■ The exercise ■
Update the entries below by changing every "downspout" to "drainpipe", keeping all other text the same.

Extracted records
# # #

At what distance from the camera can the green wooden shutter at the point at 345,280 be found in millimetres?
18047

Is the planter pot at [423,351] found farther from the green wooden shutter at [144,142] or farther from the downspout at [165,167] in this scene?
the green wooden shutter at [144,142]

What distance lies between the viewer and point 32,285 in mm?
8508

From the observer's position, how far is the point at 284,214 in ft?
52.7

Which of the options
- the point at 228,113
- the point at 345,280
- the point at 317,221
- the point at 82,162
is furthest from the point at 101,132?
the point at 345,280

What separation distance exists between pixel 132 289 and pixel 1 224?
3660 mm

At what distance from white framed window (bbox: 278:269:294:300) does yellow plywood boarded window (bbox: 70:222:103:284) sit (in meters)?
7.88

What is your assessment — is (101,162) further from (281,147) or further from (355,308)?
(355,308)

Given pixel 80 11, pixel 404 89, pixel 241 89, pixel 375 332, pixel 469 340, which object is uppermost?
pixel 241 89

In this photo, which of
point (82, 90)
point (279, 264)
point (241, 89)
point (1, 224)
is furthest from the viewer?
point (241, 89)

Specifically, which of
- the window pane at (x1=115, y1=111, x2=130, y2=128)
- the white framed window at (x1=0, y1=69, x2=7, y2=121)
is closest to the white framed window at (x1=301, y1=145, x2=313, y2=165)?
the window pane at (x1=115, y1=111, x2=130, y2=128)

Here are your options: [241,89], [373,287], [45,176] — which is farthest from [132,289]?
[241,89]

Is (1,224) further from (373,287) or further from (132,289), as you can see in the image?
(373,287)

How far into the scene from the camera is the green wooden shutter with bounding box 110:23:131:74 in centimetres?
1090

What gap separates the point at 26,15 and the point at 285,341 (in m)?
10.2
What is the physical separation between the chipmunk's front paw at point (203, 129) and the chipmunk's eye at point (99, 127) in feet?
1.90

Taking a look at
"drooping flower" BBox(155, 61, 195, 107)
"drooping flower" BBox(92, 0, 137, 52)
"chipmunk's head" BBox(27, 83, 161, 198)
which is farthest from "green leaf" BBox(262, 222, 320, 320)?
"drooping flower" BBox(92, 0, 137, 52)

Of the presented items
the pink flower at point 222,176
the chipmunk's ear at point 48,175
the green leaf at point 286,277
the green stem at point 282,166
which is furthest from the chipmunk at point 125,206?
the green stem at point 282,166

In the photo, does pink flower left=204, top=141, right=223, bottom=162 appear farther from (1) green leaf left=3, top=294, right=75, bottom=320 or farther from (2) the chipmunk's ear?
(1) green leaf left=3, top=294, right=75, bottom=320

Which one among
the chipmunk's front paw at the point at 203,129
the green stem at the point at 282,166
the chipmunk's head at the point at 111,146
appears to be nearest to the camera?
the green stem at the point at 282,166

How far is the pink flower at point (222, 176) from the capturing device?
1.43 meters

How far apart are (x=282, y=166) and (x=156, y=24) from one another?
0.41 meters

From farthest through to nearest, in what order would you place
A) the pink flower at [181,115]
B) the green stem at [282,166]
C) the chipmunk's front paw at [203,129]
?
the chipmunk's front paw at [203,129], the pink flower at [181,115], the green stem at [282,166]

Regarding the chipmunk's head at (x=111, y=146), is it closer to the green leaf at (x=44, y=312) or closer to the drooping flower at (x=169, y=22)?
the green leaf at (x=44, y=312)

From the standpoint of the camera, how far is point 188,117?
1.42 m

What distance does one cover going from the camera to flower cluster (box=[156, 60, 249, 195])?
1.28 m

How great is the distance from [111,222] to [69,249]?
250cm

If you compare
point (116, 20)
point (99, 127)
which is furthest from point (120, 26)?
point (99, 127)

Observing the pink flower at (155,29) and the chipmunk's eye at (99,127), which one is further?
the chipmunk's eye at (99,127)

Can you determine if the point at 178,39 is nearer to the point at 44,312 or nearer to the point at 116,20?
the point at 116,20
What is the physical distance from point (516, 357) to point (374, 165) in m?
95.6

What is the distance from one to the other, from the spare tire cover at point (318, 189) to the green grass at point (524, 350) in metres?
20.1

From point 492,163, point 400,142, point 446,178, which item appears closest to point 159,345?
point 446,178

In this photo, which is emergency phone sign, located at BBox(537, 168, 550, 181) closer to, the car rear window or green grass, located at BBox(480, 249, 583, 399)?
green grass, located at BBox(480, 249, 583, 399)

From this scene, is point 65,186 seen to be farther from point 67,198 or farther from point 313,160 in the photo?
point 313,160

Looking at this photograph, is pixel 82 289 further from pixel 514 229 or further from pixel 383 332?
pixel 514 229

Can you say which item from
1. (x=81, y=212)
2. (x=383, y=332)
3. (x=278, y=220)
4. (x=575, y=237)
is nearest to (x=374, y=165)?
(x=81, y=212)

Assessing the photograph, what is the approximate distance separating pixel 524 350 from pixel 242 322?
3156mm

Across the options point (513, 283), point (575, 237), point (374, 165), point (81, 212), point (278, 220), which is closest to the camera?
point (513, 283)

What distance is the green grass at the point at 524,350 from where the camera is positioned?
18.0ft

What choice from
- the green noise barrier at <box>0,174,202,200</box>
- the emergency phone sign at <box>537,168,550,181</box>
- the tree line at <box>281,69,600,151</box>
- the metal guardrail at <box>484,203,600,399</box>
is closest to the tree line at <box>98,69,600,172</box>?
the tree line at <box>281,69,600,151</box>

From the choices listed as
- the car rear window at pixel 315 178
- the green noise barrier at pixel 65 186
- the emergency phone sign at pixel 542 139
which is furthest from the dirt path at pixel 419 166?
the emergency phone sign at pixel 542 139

# # #

■ Worked answer ■
At what distance from the camera can the green wooden shutter at the point at 345,280 be found in millimetres?
18047

Is the planter pot at [423,351] found farther from the green wooden shutter at [144,142] or farther from the drainpipe at [165,167] in this scene?
the green wooden shutter at [144,142]

What distance lies between the viewer and point 32,285 in mm?
8508

From the observer's position, how far is the point at 284,214 in ft?
52.7

Which of the options
- the point at 228,113
- the point at 345,280
- the point at 317,221
- the point at 82,162
is furthest from the point at 101,132?
the point at 345,280

What separation distance exists between pixel 132 289 and pixel 1 224?
3660 mm

At what distance from white framed window (bbox: 278:269:294:300) does yellow plywood boarded window (bbox: 70:222:103:284) sit (in meters)?
7.88

What is your assessment — is (101,162) further from (281,147) or further from (355,308)?
(355,308)

Given pixel 80 11, pixel 404 89, pixel 241 89, pixel 375 332, pixel 469 340, which object is uppermost?
pixel 241 89

In this photo, which of
point (82, 90)
point (279, 264)
point (241, 89)
point (1, 224)
is furthest from the viewer?
point (241, 89)

Specifically, which of
- the window pane at (x1=115, y1=111, x2=130, y2=128)
- the white framed window at (x1=0, y1=69, x2=7, y2=121)
is closest to the white framed window at (x1=301, y1=145, x2=313, y2=165)?
the window pane at (x1=115, y1=111, x2=130, y2=128)

Here are your options: [241,89], [373,287], [45,176] — which is farthest from [132,289]?
[241,89]

Is (1,224) further from (373,287) or further from (132,289), as you can see in the image?
(373,287)

How far into the scene from the camera is the green wooden shutter with bounding box 110:23:131:74 in centimetres?
1090

What gap separates the point at 26,15 and the point at 285,341 (in m)?
10.2
What is the physical separation between the chipmunk's front paw at point (203, 129) and the chipmunk's eye at point (99, 127) in feet?
1.90

Taking a look at
"drooping flower" BBox(155, 61, 195, 107)
"drooping flower" BBox(92, 0, 137, 52)
"chipmunk's head" BBox(27, 83, 161, 198)
which is farthest from "green leaf" BBox(262, 222, 320, 320)?
"drooping flower" BBox(92, 0, 137, 52)

Of the presented items
the pink flower at point 222,176
the chipmunk's ear at point 48,175
the green leaf at point 286,277
the green stem at point 282,166
which is furthest from the chipmunk at point 125,206?
the green stem at point 282,166

In the photo, does pink flower left=204, top=141, right=223, bottom=162 appear farther from (1) green leaf left=3, top=294, right=75, bottom=320 or farther from (2) the chipmunk's ear?
(1) green leaf left=3, top=294, right=75, bottom=320

Which one among
the chipmunk's front paw at the point at 203,129
the green stem at the point at 282,166
the chipmunk's head at the point at 111,146
appears to be nearest to the camera?
the green stem at the point at 282,166

How far is the pink flower at point (222, 176) from the capturing device?
1.43 meters

How far apart are (x=282, y=166) and (x=156, y=24) from one another?
0.41 meters

From farthest through to nearest, in what order would you place
A) the pink flower at [181,115]
B) the green stem at [282,166]
C) the chipmunk's front paw at [203,129]
?
the chipmunk's front paw at [203,129], the pink flower at [181,115], the green stem at [282,166]

Regarding the chipmunk's head at (x=111, y=146), is it closer to the green leaf at (x=44, y=312) or closer to the drooping flower at (x=169, y=22)?
the green leaf at (x=44, y=312)

From the standpoint of the camera, how far is point 188,117?
1.42 m

What distance does one cover going from the camera to flower cluster (box=[156, 60, 249, 195])?
1.28 m

How great is the distance from [111,222] to [69,249]?
250cm

If you compare
point (116, 20)
point (99, 127)
which is furthest from point (120, 26)?
point (99, 127)

Observing the pink flower at (155,29) and the chipmunk's eye at (99,127), which one is further?
the chipmunk's eye at (99,127)

Can you determine if the point at 178,39 is nearer to the point at 44,312 or nearer to the point at 116,20?
the point at 116,20
What is the physical distance from point (516, 357) to point (374, 165) in m?
95.6

What is the distance from one to the other, from the spare tire cover at point (318, 189) to the green grass at point (524, 350) in metres?
20.1

From point 492,163, point 400,142, point 446,178, which item appears closest to point 159,345?
point 446,178

In this photo, which is emergency phone sign, located at BBox(537, 168, 550, 181) closer to, the car rear window or green grass, located at BBox(480, 249, 583, 399)?
green grass, located at BBox(480, 249, 583, 399)

From this scene, is point 65,186 seen to be farther from point 67,198 or farther from point 313,160 in the photo?
point 313,160

Looking at this photograph, is pixel 82 289 further from pixel 514 229 or further from pixel 383 332?
pixel 514 229

Can you say which item from
1. (x=81, y=212)
2. (x=383, y=332)
3. (x=278, y=220)
4. (x=575, y=237)
is nearest to (x=374, y=165)?
(x=81, y=212)

Assessing the photograph, what is the approximate distance separating pixel 524 350 from pixel 242 322?
3156mm

Across the options point (513, 283), point (575, 237), point (374, 165), point (81, 212), point (278, 220), which is closest to the camera?
point (513, 283)

What distance is the green grass at the point at 524,350 from where the camera is positioned?
18.0ft

What choice from
- the green noise barrier at <box>0,174,202,200</box>
- the emergency phone sign at <box>537,168,550,181</box>
- the tree line at <box>281,69,600,151</box>
- the metal guardrail at <box>484,203,600,399</box>
is closest to the tree line at <box>98,69,600,172</box>?
the tree line at <box>281,69,600,151</box>

From the choices listed as
- the car rear window at pixel 315 178
- the green noise barrier at pixel 65 186
- the emergency phone sign at pixel 542 139
which is furthest from the dirt path at pixel 419 166?
the emergency phone sign at pixel 542 139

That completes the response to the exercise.